My answer this time was more nuanced than my oft-repeated and flippant reply: "I love geometries."
The prevailing constraint (from both economic and aesthetic perspectives) within modern architecture -- at least modern commercial architecture-- is its adherence to rectilinear forms. There's no room for the visionary world of Antoni Gaudi.
When I turn my photographic gaze to commercial architecture, I assume that I'll see fierce rectilinearity. Therefore, what is interesting for me photographically-speaking is some novel combination of striking geometric forms; complex and rich textures; disjointed visual perspectives and muscular dimensionality; and, notably with black & white renderings, the play of light - of shadows, of dappled kisses, of contrasts.
And so, this image . . .
Against the impress of rectilinear dominance, there is a faint expression of the curvilinear in the building facade on the right-side of the image.
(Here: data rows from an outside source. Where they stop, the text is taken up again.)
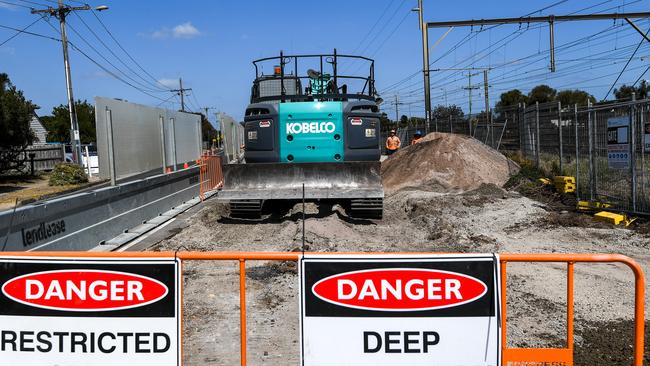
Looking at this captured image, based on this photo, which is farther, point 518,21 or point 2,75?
point 2,75

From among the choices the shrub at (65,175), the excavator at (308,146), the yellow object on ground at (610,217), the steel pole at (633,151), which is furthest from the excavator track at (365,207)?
the shrub at (65,175)

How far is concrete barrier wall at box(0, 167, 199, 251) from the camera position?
6.49m

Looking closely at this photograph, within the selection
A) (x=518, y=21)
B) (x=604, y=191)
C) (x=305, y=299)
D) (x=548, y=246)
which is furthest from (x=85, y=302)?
(x=518, y=21)

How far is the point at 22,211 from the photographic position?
21.5 ft

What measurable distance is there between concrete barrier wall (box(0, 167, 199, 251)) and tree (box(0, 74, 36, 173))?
26825 millimetres

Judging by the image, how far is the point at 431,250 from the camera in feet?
29.3

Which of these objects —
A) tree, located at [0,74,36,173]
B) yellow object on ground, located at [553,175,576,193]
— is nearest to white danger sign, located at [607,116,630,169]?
yellow object on ground, located at [553,175,576,193]

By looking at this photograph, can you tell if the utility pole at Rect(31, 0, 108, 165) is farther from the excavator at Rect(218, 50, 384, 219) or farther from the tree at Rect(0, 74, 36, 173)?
the excavator at Rect(218, 50, 384, 219)

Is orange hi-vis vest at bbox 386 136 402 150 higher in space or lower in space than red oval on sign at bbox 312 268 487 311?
higher

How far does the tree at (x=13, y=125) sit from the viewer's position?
3491 centimetres

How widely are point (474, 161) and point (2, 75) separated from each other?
32377 millimetres

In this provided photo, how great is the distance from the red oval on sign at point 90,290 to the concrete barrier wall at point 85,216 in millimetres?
2087

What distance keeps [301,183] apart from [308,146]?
1.01m

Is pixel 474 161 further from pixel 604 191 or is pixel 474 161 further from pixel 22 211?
pixel 22 211
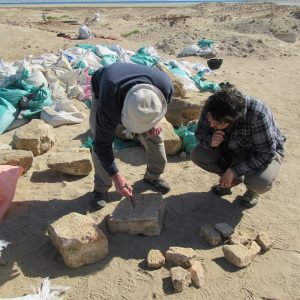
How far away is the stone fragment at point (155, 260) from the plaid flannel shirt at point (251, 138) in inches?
35.1

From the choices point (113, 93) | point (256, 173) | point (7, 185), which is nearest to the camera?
point (113, 93)

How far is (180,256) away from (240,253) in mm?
437

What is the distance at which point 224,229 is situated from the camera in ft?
11.2

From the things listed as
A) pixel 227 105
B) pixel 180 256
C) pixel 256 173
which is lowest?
pixel 180 256

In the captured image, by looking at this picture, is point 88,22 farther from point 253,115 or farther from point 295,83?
point 253,115

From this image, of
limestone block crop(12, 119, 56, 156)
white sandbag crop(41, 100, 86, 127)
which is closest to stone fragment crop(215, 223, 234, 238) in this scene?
limestone block crop(12, 119, 56, 156)

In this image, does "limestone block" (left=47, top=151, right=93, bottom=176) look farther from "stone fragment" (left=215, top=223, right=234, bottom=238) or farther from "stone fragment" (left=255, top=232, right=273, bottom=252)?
"stone fragment" (left=255, top=232, right=273, bottom=252)

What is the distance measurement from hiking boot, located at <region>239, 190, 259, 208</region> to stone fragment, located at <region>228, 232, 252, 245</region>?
0.46 metres

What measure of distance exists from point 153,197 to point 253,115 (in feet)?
3.51

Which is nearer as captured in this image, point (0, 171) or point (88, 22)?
point (0, 171)

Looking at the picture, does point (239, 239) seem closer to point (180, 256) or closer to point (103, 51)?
point (180, 256)

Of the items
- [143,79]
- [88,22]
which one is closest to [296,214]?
[143,79]

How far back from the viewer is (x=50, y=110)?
545 cm

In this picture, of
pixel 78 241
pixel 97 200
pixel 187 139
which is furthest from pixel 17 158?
pixel 187 139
There is the curious set of 3 trapezoidal windows in the middle of the photograph, a curiosity in that it defies the strict structure of right-angularity that cements the dominate geometric pattern of the image.
Ah, the textures of the marble across the building on the lower left; the play of shadows and dappled light throughout; and the contrasts of whites and deep blacks.
It speaks to my sensibilities, perhaps also to the reader of this entry.